Fecha: Jueves, 17 de marzo de 2016 a las 13:14
REFUGIADOS DE ELLOS
Es de tal calibre el bombardeo, el desideratum en torno a los REFUGIADOS ARABES Y MUSULMANES, utilizando y manipulando el dolor de estas pobres gentes, con sus niños y sus abuelos yendo de un lado para otro, que hemos caido en una trampa sensiblera inteligentemente montada para terminar con EUROPA, en la que viven, residen, cerca de CINCUENTA MILLONES de personas , árabes, musulmanes y yihadistas violentos. Abrir del todo en gran parte nuestras fronteras, sería una locura, porque en pocos meses tendriamos millones de "refugiados", victimas de sus guerras financiadas por seis de los PAISES MAS RICOS DEL MUNDO ,moros, y que no mueven un dedo para ayudar a estas masas teledirigidas que en poco años se abrian hecho dueños de nuestras vidas, haciendas, culturas y religiones.

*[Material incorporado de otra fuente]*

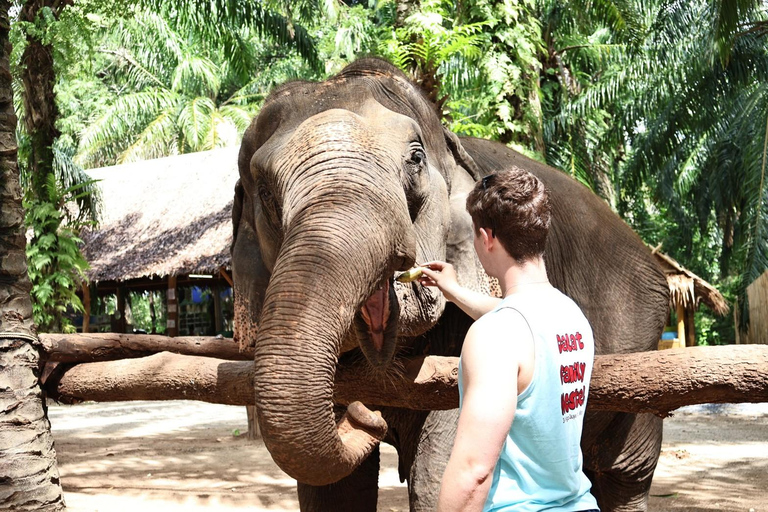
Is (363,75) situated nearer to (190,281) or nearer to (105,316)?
(190,281)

Una barbaridad a la que hay que cortar de raiz. La extrema izquierda trata de convencernos de que hay que ayudar aunque sea a costa de los millones de obreros europeos en paro y familias arruinadas, deshuciadas y al borde de la desesperación. Por eso la extrema derecha va para arriba y se aprovecha de las maniobras del "buenismo" que es otra fina estrategia para hundir el mundo civilizado y nuestra Democracia.